A spokeswoman for the audit office said the report had been

postponed until July 2-4 from an initial release date of June 28

to fit with the agenda of Prime Minister Jean-Marc Ayrault, who

will detail government plans in a July 3 speech to parliament.

That allows the government to postpone a difficult

discussion of how it intends to compensate for the decrease in

tax revenues until after a June 28-29 EU summit where Hollande

will press leaders to back his growth pact for struggling euro

zone economies.

“COMPETITIVENESS DEFICIT”

Valls said that a resurgence by the extreme right – which

returned to parliament for the first time since the mid-1980s

with three seats – was due to widespread disenchantment with the

economic situation, which could be seen across Europe.

“We need to mobilise our European partners because piling

austerity on top of austerity will lead to tragedy and a deep

rift between Europeans and their politicians,” he said.

Hollande was expected to press the case for growth measures

at a summit of G20 leaders in Mexico on Monday.

He travels to Rome on Friday to meet Italian Prime Minister

Mario Monti, German Chancellor Angela Merkel and Spanish Prime

Minister Mariano Rajoy and discuss closer political union and

unified bank regulation in Europe, also on the EU summit agenda.

Amid rising tensions between Paris and Berlin, Merkel has

rebuffed Hollande’s calls for joint euro zone bonds to resolve

the crisis.

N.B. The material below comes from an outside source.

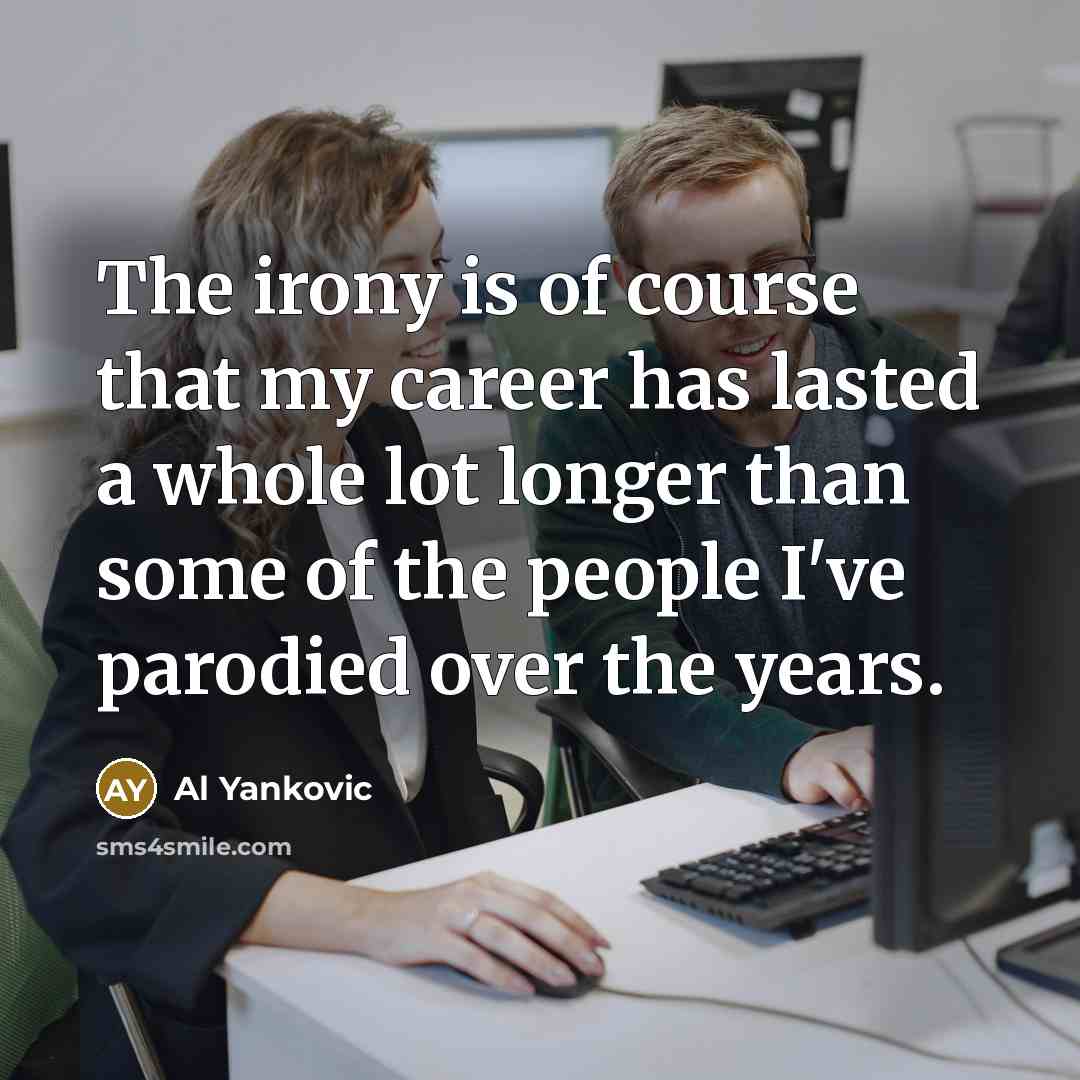“The irony is of course that my career has lasted…” quote by Al Yankovic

She bluntly warned on Friday that France needed to

urgently look to its own flagging competitiveness.

“The question everyone is asking is what will France do in

terms of structural reforms and policies to stimulate growth

since there is a broad agreement that France has a serious

competitiveness deficit,” said Jean Pisani-Ferry, director of

the Bruegel think-tank in Brussels.

Government spokeswoman Najar Vallaud-Belkacem welcomed New

Democracy’s victory in Greece’s parliamentary election, which

relegated the anti-bailout SYRIZA party to second place and gave

some relief to financial markets on Monday.

“We are pleased that they have chosen the euro,” she said.

“We are ready to help them with this. President Hollande fought

to put growth back on the European agenda precisely to send a

positive signal to the Greeks.”

Ayrault is expected to name a permanent cabinet on Thursday,

with no major changes expected from the interim team in place

since mid-May, after top ministers won their parliament seats.

The conservative UMP party, whose weight in the National

Assembly has plunged by more than 100 seats to 194, seems

destined for a leadership battle after former leader Nicolas

Sarkzoy lost May’s presidential election.